Rowe’s insistence on these poems’ concern with the commons resonates with Harriet Tarlo’s description of their ‘witty and brilliant [ … ] brutal exposure of an increasingly consumerist society’ (26). Tarlo also registers the discomfort of the ‘aggressively sexualised, even fetishistic, terms’ (26) on which these texts are predicated. In his reading of these poems, John Wilkinson contends ‘[p]ornography and consumerism are treated as the same phenomenon, holding out the promise of desire fulfilled only to withdraw it and flaunt another’ (101). Instead of this vicious circle of unfulfilled desire, these poems work to inculcate the reader into an ethics of ‘care’ through their prosody, which ‘shapes the reader into a shaper’ (105). The poems’ shredded prosody refuses the cost of maintaining such care itself, and the form that this re-shaping will take is unresolved.
The publication of a book of essays dedicated to the work of one poet necessarily makes a claim about the importance of that writer. Reading Barry MacSweeney makes an eloquent, energetic case for MacSweeney’s poetry to be read—in its ambition, pathos and technical innovation—as some of the most important of the last half-century.
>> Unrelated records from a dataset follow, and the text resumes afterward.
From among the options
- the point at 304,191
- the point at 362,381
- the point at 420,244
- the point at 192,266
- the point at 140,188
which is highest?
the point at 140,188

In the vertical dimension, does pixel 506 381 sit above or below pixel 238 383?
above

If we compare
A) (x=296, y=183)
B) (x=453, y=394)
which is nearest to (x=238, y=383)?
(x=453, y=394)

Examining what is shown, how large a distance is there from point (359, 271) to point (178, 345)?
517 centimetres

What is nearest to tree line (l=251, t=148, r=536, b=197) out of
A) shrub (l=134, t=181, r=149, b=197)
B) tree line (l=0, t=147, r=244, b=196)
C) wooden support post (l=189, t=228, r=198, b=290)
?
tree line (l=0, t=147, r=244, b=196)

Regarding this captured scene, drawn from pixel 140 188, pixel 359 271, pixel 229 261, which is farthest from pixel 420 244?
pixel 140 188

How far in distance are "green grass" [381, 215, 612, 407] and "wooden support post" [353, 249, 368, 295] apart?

There is much more to MacSweeney’s work, and to the scope of this book, than the poems from the late seventies and early eighties discussed here, and it would require a much longer review than the present one to unpick them. These texts do, however, represent a fault-line in both MacSweeney’s writing, and the growing critical reception of this work, one that is opened up by Reading Barry MacSweeney and along which further work on MacSweeney might be conducted.